“Debo decirte que para mí Esperando a Godot es una historia de amor”, me dice mi amigo Luis con el ceño fruncido, como descartando la posibilidad de que yo, amante de las interpretaciones juiciosas, refutara su idea.
A Luis Alfonso
Por: Héctor Echevarría
“Es la historia de dos individuos abrumados por el sinsentido de la existencia que, sin embargo, reclaman para sí una esperanza, probablemente la esperanza de su simultánea disolución”.
Mi amigo Luis es un profundo lector de las obras existencialistas. Ha leído La náusea y El muro, de Jean-Paul Sartre; El mito de Sísifo y El extranjero, de Albert Camus; El concepto de la angustia, de Kierkegaard; El innombrable, de Samuel Beckett. Y ahora que le he prestado la mundialmente conocida obra de teatro Esperando a Godot ha emitido múltiples opiniones que me han parecido sumamente originales: “Por ejemplo, Héctor, hay un fragmento de la obra que revela la necesaria unión de estos espectadores del vacío que son Vladimir y Estragon. Te lo voy a leer:
ESTRAGÓN: Siempre encontramos alguna cosa que nos produce la sensación de existir, ¿no es cierto, Didi?
VLADIMIR (impaciente): Claro que sí, claro que sí, somos magos.

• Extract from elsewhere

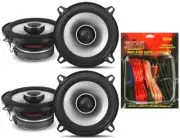 2 Pair Alpine S2-S50 - Next-Generation S-Series 5.25" Coaxial Speaker Set & KIT1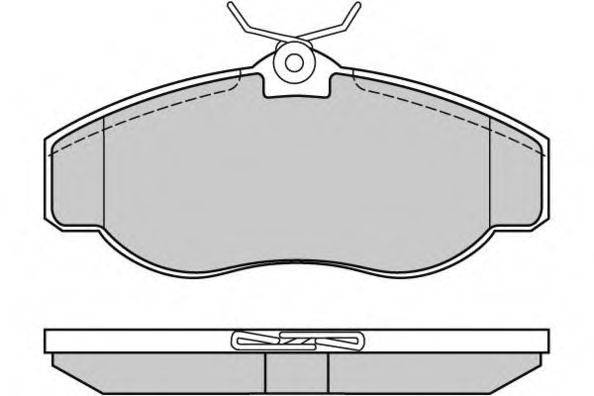 E.T.F. 120661 Комплект тормозных колодок, дисковый тормоз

Pero no nos desdigamos de lo que hemos decidido.
¿Y qué es lo que ambos han decidido? Te lo voy a decir, Héctor: Han decidido esperar a quien nunca vendrá; al Inexistente; al Gran Ausente. Godot”.
Siempre que llega la tarde, después de una jornada tediosa en la facultad, Luis y yo nos enfrascamos en nuestras lecturas: a veces, tras un prolongado silencio, mi amigo dice un pensamiento en voz alta o lee un fragmento del libro que le parece importante. Entonces yo interrumpo mi lectura y lo escucho con atención. Ambos renegamos de los maestros y de la academia, incluso hay días que no asistimos a la facultad y nos quedamos en el cuarto leyendo. O simplemente pensando. Porque Luis tiene una forma muy característica de pensar. Se tumba en el catre y se queda largo tiempo mirando las paredes del cuarto, con el libro en sus manos, hasta que el tedio lo vence y reanuda su lectura.
Sin embargo, esta tarde lo notó más taciturno que de costumbre, como si la lectura del libro de Beckett le hubiera revelado una extraña verdad. “En efecto, Héctor – continúa razonando– este libro no es otra cosa que un prolongado canto de amor; Vladimir y Estragon dependen el uno del otro, y el lazo que los une es la conciencia de que esperen a quien esperen, nunca podrán escapar de la terrible cárcel que es la vida. Te leeré otro fragmento:
VLADIMIR (Se acerca a pasos rígidos, las piernas separadas): Empiezo a creerlo. (Se queda inmóvil.) Durante mucho tiempo me he resistido a pensarlo, diciéndome, Vladimir, sé razonable, aún no lo has intentado todo. Y volvía a la lucha.
Siempre la lucha. Ahora recuerdo que decía Valéry: He venido al mundo con veinte años, furioso por la repetición, es decir, furioso contra la vida. Levantarse, vestirse, comer, defecar, acostarse. Y siempre esas estaciones, esos astros. ¡Y la Historia! Sabida de memoria, hasta la locura”.
Y a pesar de todo, amigo Héctor, Godot nunca llegó”.